• **Short task**
Reproduce the following lines verbatim, starting at the line that contains "Comparing point 105,196" and ending after the line that contains "What is the distance", and exclude the pictures from your answer.

• **Data provided**
#####
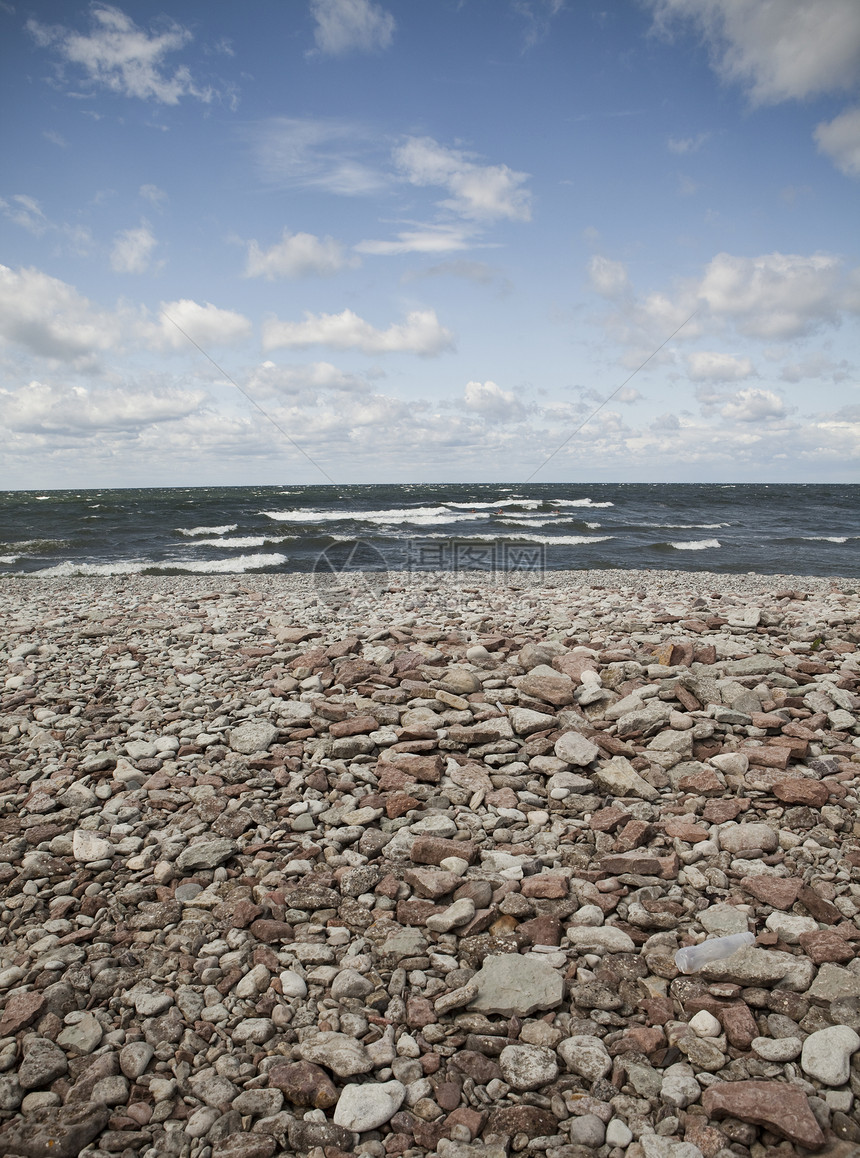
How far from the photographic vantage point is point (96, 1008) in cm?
#####
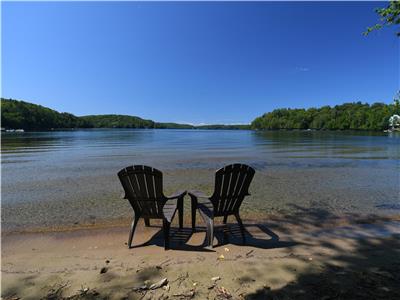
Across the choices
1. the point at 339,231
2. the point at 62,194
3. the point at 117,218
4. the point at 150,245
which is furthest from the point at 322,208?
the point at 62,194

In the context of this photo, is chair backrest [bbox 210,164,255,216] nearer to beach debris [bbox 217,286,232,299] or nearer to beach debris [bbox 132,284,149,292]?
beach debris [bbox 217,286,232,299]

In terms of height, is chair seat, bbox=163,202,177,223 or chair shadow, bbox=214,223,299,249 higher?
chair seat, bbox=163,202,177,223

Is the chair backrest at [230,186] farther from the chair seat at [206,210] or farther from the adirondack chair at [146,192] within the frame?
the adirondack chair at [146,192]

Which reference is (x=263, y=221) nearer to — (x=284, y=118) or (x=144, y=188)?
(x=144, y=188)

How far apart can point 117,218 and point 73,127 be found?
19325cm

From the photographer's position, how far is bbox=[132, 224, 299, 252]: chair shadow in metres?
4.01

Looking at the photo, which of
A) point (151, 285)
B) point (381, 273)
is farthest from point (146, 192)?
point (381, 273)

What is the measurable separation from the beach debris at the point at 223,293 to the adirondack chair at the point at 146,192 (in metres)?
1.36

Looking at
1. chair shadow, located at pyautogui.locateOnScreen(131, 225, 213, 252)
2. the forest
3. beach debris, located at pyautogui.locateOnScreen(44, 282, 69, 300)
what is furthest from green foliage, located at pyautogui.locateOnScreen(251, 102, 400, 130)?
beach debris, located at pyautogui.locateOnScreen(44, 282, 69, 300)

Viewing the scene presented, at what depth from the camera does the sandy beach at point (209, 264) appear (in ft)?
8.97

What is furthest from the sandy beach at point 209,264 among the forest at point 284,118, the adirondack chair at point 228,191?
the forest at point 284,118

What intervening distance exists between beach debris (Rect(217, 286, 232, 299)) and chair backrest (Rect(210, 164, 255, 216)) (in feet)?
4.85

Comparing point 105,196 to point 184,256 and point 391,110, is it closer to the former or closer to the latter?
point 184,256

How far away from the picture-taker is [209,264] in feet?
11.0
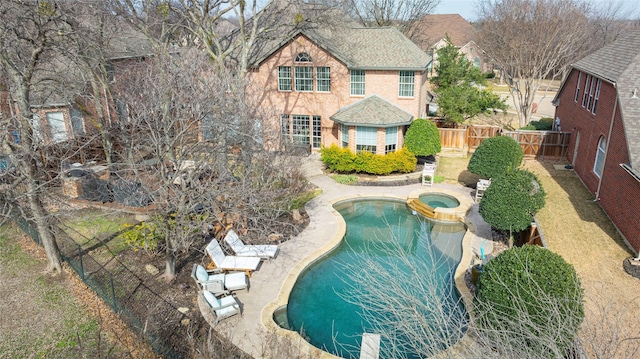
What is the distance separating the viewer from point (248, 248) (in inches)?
#####
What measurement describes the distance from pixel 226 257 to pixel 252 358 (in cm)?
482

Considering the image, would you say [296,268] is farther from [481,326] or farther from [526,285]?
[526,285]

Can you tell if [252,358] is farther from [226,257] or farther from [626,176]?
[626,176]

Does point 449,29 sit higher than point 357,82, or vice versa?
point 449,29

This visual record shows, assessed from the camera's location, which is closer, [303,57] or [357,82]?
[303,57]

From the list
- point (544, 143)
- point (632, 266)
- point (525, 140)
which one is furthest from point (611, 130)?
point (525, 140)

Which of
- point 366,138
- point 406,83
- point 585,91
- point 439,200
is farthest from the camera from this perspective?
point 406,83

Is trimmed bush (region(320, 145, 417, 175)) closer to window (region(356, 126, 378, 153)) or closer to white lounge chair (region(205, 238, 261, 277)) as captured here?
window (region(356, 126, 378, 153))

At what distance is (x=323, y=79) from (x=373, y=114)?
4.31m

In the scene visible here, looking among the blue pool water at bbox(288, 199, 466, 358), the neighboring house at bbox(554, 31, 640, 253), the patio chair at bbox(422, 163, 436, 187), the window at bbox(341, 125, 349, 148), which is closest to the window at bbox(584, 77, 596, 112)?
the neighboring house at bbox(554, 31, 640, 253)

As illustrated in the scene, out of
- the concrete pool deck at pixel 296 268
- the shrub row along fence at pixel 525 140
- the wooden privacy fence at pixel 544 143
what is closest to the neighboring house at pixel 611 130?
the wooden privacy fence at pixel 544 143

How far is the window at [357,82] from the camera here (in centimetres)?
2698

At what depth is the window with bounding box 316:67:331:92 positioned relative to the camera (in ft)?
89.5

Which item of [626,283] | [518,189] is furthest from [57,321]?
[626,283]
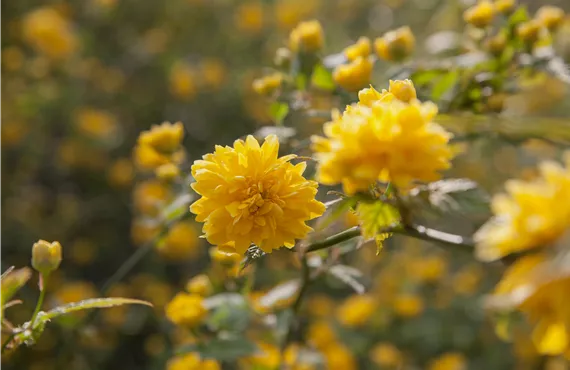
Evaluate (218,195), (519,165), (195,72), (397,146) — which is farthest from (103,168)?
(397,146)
#####
• **Response for this exercise**
Comparing point 105,196 to point 184,256 and point 391,110, is it closer to the former or closer to the latter?
point 184,256

How far away from the picture-taker is [209,264] in feet?
11.0
What is the distance separating the viewer from point (248, 248) (in inches)?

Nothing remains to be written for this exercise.